At first, I bought it in attempt to have a stepping stone and do a sr swap later on. But I have tested it's accuracy in the 15-50 MPH range. As soon as I drive 100 mph and it feels like 40mph ill let you know.


----------



## Ninety-Nine SE-L (May 5, 2002)

damn, I'm always late on these things. Listen up.

Since you already have a 200sx SE with a 1.6L tachometer, you can use the SR20 tachometer cluster. It is direct plug and play, same pin locations and everything. Each cluster has its own electronics, so the needles won't be off, they read the same voltages from the ECU.

The cluster swap on my page is only for people who don't have tachometers to begin with.

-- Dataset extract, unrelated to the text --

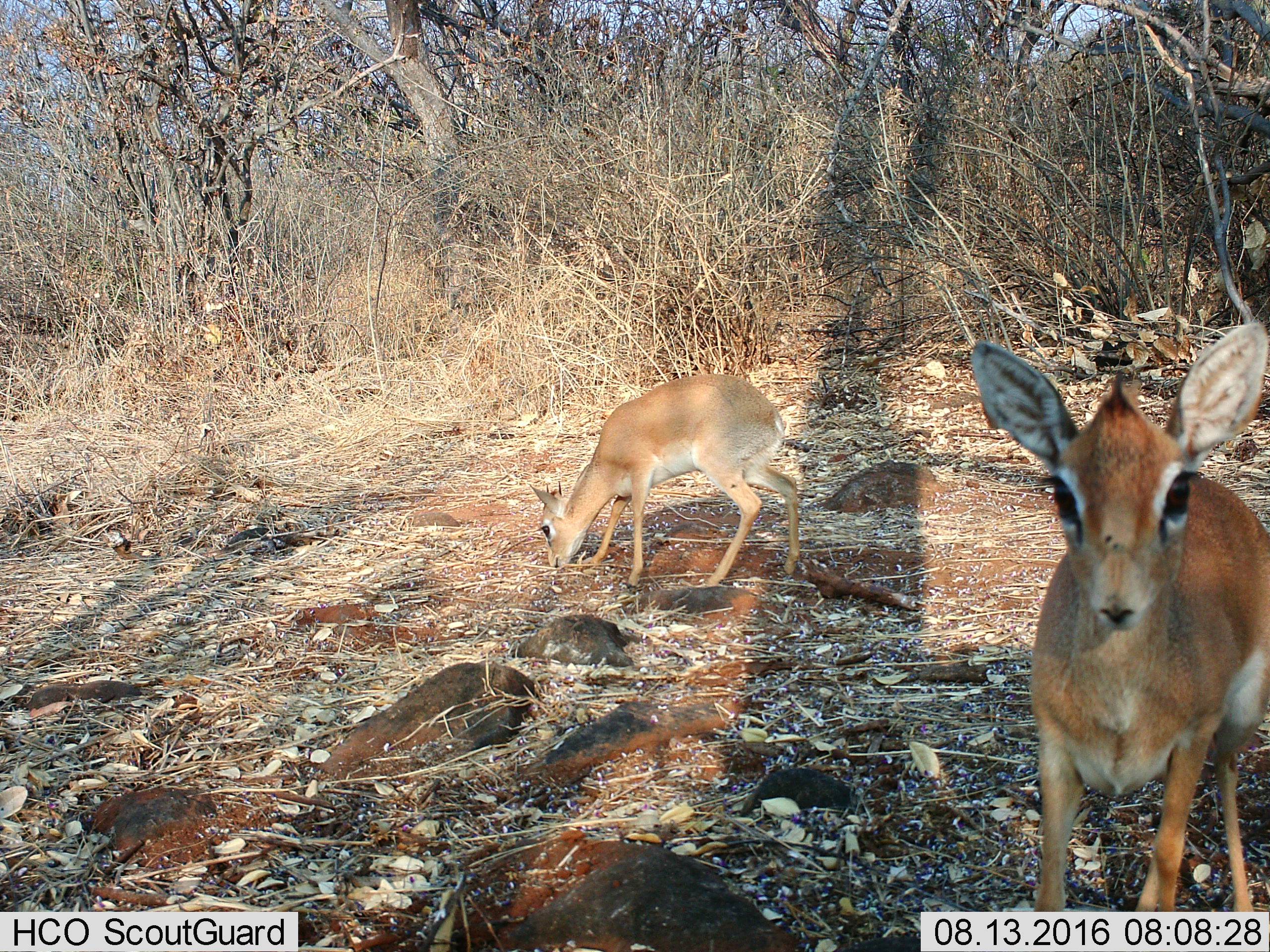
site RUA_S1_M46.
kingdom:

THESE 2 CLUSTERS CAN BE SWAPPED WITH ONE-ANOTHER WITH NO MODIFCATION:


----------



## himbo (Sep 20, 2003)

Ninety-Nine SE-L said:


> damn, I'm always late on these things. Listen up.
> 
> Since you already have a 200sx SE with a 1.6L tachometer, you can use the SR20 tachometer cluster. It is direct plug and play, same pin locations and everything. Each cluster has its own electronics, so the needles won't be off, they read the same voltages from the ECU.
> 
> ...


what about the speedo? what do i do about that?


----------



## Ninety-Nine SE-L (May 5, 2002)

what about the speedometer? as long as you swap out the entire cluster, the speedometer will be fine. They both read the same voltages, so even though the SE-R speedometer looks different, 60MPH is 60MPH, it prolly has a stiffer spring or a different motor or something that will ensure it's correct. 

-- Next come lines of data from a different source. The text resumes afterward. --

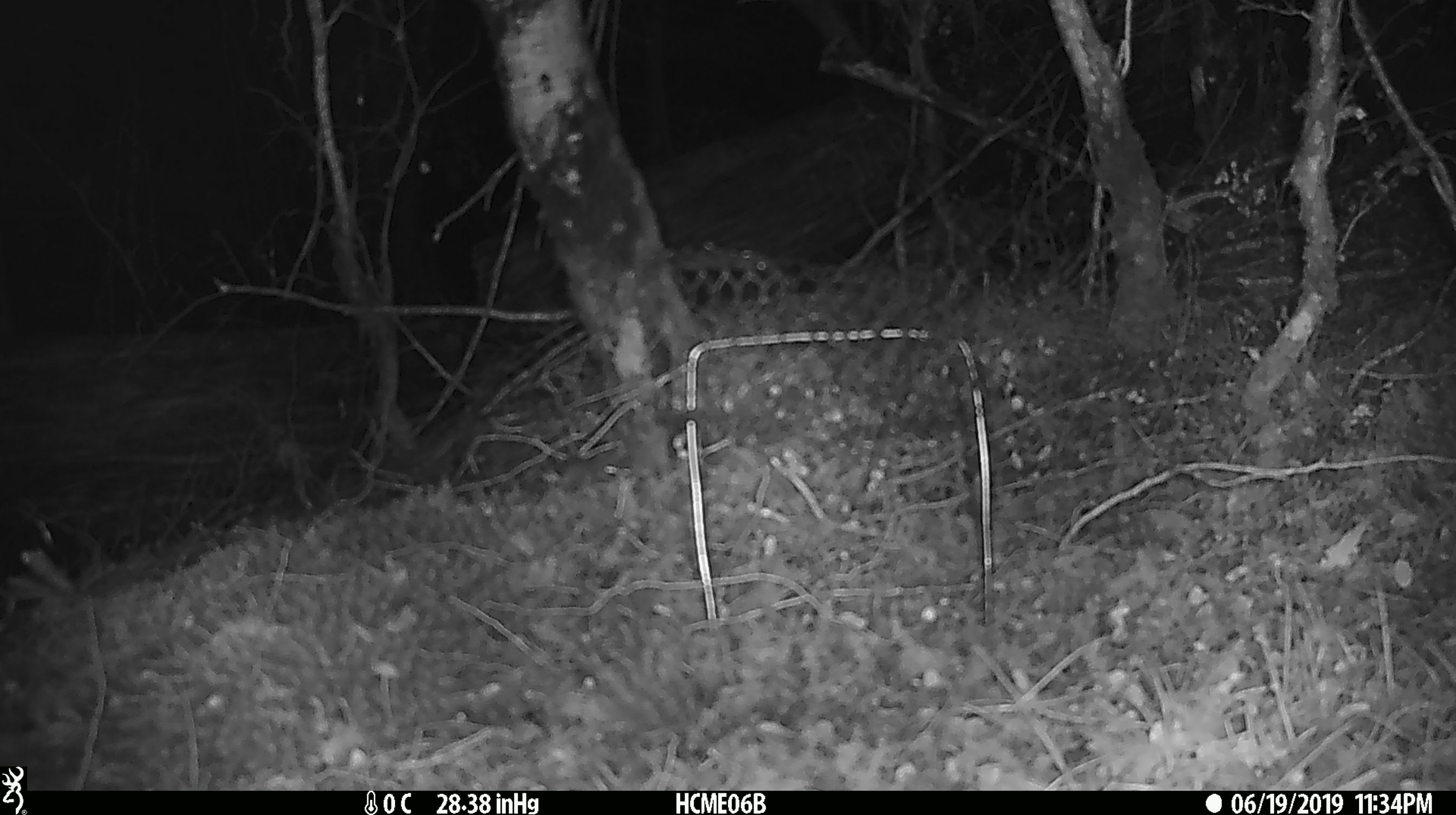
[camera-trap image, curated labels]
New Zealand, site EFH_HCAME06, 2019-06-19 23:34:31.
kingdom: Animalia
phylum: Chordata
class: Mammalia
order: Rodentia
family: Muridae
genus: Mus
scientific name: Mus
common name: mouse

The only reason your speedometer would be off is if you swapped out ONLY the faces.


----------



## himbo (Sep 20, 2003)

but that would also mean that i would have to keep the odometer from the other car right? that would really suck, is there anyway around that?


----------



## Ninety-Nine SE-L (May 5, 2002)

ahhh, yes. You cannot swap the odometer between the 2. IMO, the best option is to find one with similar miles. or get one with higher mileage, and install it when they're both the same.


----------



## himbo (Sep 20, 2003)

dammitt.... no other way around huh?


----------



## Punkrocka436 (Jul 8, 2003)

heh sorry, i didnt have a tach to begin with so i was using your article


----------